There is beauty, and the glow that comes when two people touch each other. Meenakshi’s fear rises to terror when she believes Raja has indeed gone away, because she had made it clear that they could not share the same room. Her relief, when she sees him lying in the grass down in the garden, translates into a tender, happy reaching out, as, for the first time, the barriers of communal prejudice come down. Sen presents this with restraint and intelligence, and the sequence, which would have been maudlin and gooey, if this had been made in Bollywood, is one of the delights of the film, a gently joyous moment.

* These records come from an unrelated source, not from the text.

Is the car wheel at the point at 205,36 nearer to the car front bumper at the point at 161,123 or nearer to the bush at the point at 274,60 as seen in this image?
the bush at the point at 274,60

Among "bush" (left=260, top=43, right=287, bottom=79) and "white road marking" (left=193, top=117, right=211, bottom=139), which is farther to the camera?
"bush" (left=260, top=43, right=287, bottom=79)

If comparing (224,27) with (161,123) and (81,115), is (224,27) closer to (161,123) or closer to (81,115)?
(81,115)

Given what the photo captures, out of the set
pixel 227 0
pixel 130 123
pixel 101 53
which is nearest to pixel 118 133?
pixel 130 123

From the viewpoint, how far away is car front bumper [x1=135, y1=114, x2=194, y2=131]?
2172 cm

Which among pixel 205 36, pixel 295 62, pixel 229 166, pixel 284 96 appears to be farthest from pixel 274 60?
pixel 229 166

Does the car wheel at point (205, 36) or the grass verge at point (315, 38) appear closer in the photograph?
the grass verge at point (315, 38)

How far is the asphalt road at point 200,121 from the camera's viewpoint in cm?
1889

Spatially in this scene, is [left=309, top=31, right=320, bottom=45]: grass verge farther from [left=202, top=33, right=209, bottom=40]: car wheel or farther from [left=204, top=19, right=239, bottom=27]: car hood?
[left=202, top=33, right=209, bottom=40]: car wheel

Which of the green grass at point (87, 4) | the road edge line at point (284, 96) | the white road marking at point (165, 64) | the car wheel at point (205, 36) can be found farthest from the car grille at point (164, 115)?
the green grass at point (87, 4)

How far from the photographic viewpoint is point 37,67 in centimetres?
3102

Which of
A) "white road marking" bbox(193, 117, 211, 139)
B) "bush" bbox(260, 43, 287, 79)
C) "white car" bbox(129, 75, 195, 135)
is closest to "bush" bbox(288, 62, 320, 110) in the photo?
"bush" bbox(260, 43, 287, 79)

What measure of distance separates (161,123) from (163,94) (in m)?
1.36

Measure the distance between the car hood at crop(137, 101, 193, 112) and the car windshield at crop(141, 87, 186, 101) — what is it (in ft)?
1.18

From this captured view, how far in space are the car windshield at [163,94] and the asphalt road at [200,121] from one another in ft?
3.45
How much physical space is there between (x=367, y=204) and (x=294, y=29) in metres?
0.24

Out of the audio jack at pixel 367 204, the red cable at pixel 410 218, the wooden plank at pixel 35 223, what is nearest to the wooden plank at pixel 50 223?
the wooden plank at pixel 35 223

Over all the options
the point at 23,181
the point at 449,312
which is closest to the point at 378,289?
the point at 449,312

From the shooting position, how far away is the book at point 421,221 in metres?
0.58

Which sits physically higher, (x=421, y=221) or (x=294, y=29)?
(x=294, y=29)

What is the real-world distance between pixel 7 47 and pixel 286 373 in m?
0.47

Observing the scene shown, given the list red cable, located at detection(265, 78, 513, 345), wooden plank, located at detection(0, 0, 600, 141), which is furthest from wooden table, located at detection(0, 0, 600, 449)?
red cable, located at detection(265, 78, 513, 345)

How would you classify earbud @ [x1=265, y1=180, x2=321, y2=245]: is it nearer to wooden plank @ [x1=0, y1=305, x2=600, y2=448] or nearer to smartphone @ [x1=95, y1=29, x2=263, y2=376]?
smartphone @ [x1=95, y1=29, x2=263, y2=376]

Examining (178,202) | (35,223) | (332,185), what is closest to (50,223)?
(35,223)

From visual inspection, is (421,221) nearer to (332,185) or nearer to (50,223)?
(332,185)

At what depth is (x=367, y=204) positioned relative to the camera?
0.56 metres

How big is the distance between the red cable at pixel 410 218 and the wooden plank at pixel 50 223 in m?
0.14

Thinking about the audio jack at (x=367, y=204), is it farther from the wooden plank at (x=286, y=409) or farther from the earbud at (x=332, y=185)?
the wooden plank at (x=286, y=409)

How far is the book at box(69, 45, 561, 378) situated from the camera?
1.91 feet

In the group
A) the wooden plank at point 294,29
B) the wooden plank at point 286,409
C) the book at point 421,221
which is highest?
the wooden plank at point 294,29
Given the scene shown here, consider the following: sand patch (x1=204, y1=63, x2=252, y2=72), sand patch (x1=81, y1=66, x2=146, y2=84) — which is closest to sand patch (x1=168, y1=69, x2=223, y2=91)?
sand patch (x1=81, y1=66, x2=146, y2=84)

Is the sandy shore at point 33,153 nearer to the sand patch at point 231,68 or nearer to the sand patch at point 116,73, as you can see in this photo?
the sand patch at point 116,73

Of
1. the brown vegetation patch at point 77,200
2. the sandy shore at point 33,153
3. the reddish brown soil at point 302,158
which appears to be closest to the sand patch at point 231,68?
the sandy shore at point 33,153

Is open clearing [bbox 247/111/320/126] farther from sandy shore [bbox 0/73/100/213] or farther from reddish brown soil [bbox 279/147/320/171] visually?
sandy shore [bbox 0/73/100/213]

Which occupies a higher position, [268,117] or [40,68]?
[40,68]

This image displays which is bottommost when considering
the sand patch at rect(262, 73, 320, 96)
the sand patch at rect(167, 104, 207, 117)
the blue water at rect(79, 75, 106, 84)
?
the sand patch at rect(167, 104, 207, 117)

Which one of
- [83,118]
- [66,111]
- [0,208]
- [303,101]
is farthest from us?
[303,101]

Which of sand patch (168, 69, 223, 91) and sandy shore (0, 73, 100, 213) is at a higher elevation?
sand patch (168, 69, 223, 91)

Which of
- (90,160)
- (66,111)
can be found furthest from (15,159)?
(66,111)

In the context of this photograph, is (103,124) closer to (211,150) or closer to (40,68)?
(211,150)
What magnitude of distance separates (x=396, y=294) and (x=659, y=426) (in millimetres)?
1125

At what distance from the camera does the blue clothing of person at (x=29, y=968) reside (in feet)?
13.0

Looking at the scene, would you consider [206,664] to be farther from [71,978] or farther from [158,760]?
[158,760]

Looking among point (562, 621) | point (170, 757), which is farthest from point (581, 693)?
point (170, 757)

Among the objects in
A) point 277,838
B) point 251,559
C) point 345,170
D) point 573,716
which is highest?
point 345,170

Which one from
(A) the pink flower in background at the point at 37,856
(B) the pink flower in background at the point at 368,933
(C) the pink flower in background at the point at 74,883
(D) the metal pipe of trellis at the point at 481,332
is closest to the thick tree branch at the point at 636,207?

That is, essentially, what the film is about, at least to the viewer, whatever it may have been to the film-maker; about two people reaching out to each other, initially out of necessity, and then out of the wonderfully portrayed attraction each discovers for the other. And this is a part of, and yet rises above, the surcharged atmosphere of communal hatred and killing amidst which they find themselves. “You gave me your name,” Raja tells Meenakshi, “when a husband gives his wife his. And because you did, I’m sitting here telling you all this.” Again, Meenakshi says, “Please don’t talk about it”, and indeed he and she don’t need to. The two of them, in that context, shown as the director shows them, using close-ups of Meenakshi’s wonderfully expressive face, over which a myriad emotions and thoughts pass like shadows, shots of the tall trees and the serene sky above them, of Raja’s apparently composed appearance which seems to conceal torment and haunting memories say far more than words can.

Meenakshi’s terror and hysteria when she witnesses a brutal killing and Raja’s gentle, soothing comfort and reassurance are the elements of another memorable sequence in the film. Again, fear and terror bring the two close together, as people, and physically, but emerging from that is an infinitely tender emotion, still not formed, between the two. As the early morning light streams into the room, and Meenakshi rises quietly from the bed, gently moving away from Raja, who is sleeping on the floor, head on the bed, and goes into the bathroom. She looks into the mirror and at the bindi askew on her forehead, and takes it off. Just for a while. So she can see herself, as it were, as herself. As if the bindi symbolized the cloistered, conventional life she has led and from which just for a moment she stands apart. It is a sequence which marks Aparna Sen out as a truly superb film-maker.

Finally, they reach Calcutta, where Meenakshi’s husband is waiting. She introduces Raja, but not as Raja, as Jehangir Chowdhury. “He is a Muslim”, she says clearly. No more pretence; that time is over for her. Raja leaves, after a formal farewell, but then turns back and hands Meenakshi the roll of film which has the shots he’s taken of her and the times they’ve been through. “Goodbye, Meenakshi,” he says and she replies, “Goodbye, Mr Iyer”. Precisely. “Mr Iyer” is the metaphor for all that they have shared, it is all the hatred, guilt, cowardice, anger, and unconcerned self-interest that they have seen; it is also what they have discovered for themselves about each other and about themselves. Something that has left them more aware, and something they will obviously treasure. And something that must, inevitably, be forsaken, consigned to the realm of possibilities, as the bands of convention enclose them both again.

In these sad, disturbed times, this is a film that is almost like a re-affirmation of what is precious and enduring in all of us. All this needed to be said. Aparna Sen doesn’t, however, say any of this; her compelling images and eloquent scenes do that for her. Which is what makes this one of the finest, and most important films of our time.